■ **GIVEN INSTRUCTION**:
Quote, exactly, the line holding "Examine the image: is" and all lines after it to the end of the records below. Exclude pictures.
*****
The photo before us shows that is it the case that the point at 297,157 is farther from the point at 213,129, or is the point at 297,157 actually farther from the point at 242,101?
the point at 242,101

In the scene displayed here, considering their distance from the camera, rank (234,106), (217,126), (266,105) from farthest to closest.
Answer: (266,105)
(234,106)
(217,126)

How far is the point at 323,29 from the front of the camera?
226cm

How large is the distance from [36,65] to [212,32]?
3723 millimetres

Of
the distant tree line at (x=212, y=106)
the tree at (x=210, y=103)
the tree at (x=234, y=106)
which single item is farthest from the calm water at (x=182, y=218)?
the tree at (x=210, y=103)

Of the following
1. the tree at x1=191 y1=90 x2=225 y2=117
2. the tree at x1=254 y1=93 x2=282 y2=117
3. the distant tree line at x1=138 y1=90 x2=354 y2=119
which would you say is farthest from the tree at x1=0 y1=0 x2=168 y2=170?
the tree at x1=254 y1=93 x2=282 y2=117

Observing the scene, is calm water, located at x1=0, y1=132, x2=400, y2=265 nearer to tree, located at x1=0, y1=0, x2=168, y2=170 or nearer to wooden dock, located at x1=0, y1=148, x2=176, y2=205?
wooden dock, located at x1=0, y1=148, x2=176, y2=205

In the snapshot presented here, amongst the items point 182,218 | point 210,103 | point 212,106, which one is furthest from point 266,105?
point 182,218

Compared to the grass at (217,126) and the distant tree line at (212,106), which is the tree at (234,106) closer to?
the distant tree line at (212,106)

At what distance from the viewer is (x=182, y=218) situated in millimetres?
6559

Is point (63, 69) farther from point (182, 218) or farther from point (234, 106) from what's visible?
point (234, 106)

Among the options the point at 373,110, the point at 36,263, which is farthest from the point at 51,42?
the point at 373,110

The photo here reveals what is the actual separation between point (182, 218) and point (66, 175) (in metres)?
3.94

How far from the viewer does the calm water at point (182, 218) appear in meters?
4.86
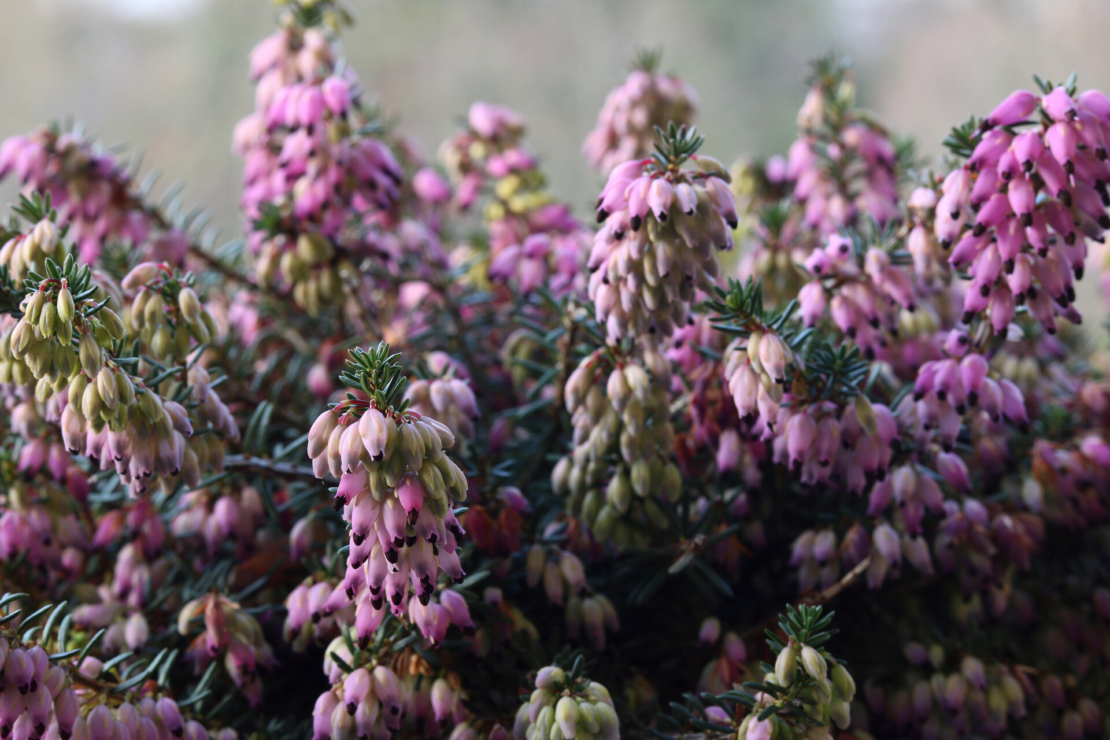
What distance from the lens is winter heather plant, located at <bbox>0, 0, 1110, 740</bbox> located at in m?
1.12

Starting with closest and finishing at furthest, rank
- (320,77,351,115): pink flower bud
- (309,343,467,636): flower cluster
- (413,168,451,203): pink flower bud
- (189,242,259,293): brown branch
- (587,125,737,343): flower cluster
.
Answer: (309,343,467,636): flower cluster → (587,125,737,343): flower cluster → (320,77,351,115): pink flower bud → (189,242,259,293): brown branch → (413,168,451,203): pink flower bud

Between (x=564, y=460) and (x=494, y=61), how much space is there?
13.5m

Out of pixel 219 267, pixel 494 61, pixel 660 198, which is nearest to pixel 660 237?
pixel 660 198

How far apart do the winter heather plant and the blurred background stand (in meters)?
10.6

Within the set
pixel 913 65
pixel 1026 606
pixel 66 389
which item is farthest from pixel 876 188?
pixel 913 65

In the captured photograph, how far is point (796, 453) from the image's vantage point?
1.27 metres

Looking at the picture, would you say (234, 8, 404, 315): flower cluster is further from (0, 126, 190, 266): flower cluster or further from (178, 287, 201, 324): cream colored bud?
(178, 287, 201, 324): cream colored bud

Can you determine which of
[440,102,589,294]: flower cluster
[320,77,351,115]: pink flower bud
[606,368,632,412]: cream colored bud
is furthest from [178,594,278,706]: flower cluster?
[440,102,589,294]: flower cluster

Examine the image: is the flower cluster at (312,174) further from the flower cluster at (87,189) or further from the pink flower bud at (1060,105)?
the pink flower bud at (1060,105)

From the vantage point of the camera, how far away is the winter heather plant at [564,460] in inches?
44.0

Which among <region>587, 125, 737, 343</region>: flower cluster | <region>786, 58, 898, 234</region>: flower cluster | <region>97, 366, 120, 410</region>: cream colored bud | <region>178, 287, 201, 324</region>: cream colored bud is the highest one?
<region>786, 58, 898, 234</region>: flower cluster

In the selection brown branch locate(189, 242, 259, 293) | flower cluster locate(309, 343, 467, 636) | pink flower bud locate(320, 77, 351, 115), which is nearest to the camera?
flower cluster locate(309, 343, 467, 636)

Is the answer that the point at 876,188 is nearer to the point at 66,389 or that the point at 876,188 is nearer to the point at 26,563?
the point at 66,389

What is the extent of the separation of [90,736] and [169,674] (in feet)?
1.25
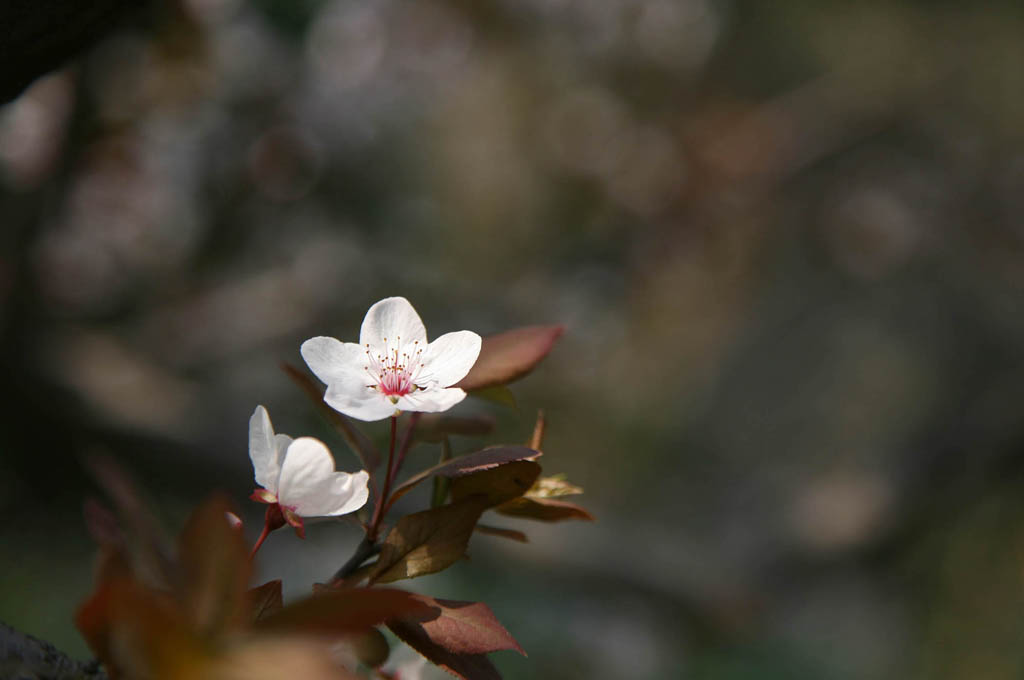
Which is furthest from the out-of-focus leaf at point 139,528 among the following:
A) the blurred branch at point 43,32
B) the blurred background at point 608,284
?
*****
■ **FINAL RESULT**:
Examine the image: is the flower cluster at (312,174) further from the flower cluster at (87,189) or further from the pink flower bud at (1060,105)?
the pink flower bud at (1060,105)

From the vantage point of the camera, how far away is the winter heather plant at [564,460] in inches?
44.0

Which among <region>587, 125, 737, 343</region>: flower cluster | <region>786, 58, 898, 234</region>: flower cluster | <region>97, 366, 120, 410</region>: cream colored bud | <region>178, 287, 201, 324</region>: cream colored bud is the highest one?
<region>786, 58, 898, 234</region>: flower cluster

In the selection brown branch locate(189, 242, 259, 293) | flower cluster locate(309, 343, 467, 636) | pink flower bud locate(320, 77, 351, 115), which is nearest to the camera?
flower cluster locate(309, 343, 467, 636)

Is the answer that the point at 876,188 is nearer to the point at 66,389 or that the point at 876,188 is nearer to the point at 26,563?
the point at 66,389

What is the extent of the separation of [90,736] and [169,674] (in feet)?
1.25
Which is furthest from the out-of-focus leaf at point 139,528 among the following:
A) the blurred branch at point 43,32
B) the blurred background at point 608,284
?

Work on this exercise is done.